In January, D.C. Mayor Muriel E. Bowser (D) announced $500,000 in grants to help defend immigrants in court, but advocates say a more robust public and private partnership is needed. Unlike with the criminal-justice system, immigrants who cannot afford a lawyer to fight deportation proceedings are not entitled to one at the government's expense.
“They’re facing permanent exile from their home, permanent separation from their families, friends and their community,” Tucker said. “Short of long-term incarceration or the death penalty, deportation is one of the most devastating consequences that can befall you in the American legal system.”
Nationwide, more than 86 percent of detained immigrants are without a lawyer for deportation proceedings, the report said. Many are jailed in remote locations, have limited access to law books and are not fluent in English.
Critics of illegal immigration say state and local governments should not spend taxpayer money to shield people from deportation. They also note that even legal residents of the United States are not entitled to free lawyers in civil proceedings, such as divorce court.
“It’s already hard enough to deport illegal immigrants who really deserve to be deported,” said Mark Krikorian, executive director of the Center for Immigration Studies, which favors limits on immigration. “The mission of the immigration bar is to obstruct enforcement of the immigration laws, and this is just a way of doing this for pay, or doing it for more pay.”
Advocacy groups counter that among those facing deportation are asylum seekers who fear for their lives, as well as human-trafficking victims and green-card holders who need legal aid.
Many immigrants might be eligible to stay in the United States, the report found, but are unable to make their case in court.
The center analyzed thousands of deportation cases obtained from the courts under the Freedom of Information Act. From 2010 to 2015, 29 percent of detained immigrants whose cases were heard in Arlington had lawyers. The number who had lawyers in Baltimore immigration court was 19 percent.
Eleven percent of detainees in Arlington who represented themselves won their cases, compared with 25 percent who had a lawyer. In Baltimore, 7 percent of detainees won their cases, compared with 29 percent who had a lawyer.

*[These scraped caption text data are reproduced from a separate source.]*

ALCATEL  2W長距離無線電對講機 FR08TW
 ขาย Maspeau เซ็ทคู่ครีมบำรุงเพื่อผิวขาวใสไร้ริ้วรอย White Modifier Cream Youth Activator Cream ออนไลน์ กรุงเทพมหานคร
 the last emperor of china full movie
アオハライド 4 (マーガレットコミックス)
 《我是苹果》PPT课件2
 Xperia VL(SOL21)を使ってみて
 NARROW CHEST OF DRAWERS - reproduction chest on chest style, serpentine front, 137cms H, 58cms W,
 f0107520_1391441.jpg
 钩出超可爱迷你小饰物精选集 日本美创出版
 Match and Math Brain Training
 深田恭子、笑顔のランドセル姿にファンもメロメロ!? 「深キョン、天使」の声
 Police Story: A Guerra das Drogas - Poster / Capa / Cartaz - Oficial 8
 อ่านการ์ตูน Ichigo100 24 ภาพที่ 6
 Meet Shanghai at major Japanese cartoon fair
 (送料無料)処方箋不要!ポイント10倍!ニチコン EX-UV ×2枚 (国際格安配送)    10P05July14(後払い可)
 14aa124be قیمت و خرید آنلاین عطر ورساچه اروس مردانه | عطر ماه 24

The report, a joint effort by the National Immigration Law Center and the Capital Area Immigrants’ Rights Coalition, comes at a time when President Trump has pledged to increase deportations and to triple the number of immigration agents.
Communities such as Los Angeles have responded by creating a legal-aid fund for immigrants, with $5 million from the city and county governments and an additional $5 million they said they plan to raise in private donations. New York also has a deportation-defense program, which began in 2013; advocates say the program has significantly improved immigrants’ chances of winning their cases.
The Southern Poverty Law Center last month announced a project to train lawyers to offer pro-bono legal representation to detainees in the Southeastern United States.
An earlier version of this story incorrectly stated that nearly 4,000 detained immigrants in the Washington region face deportation every year without a lawyer. The story has been updated to reflect that the 4,000 immigrants are a mix of detained and not detained.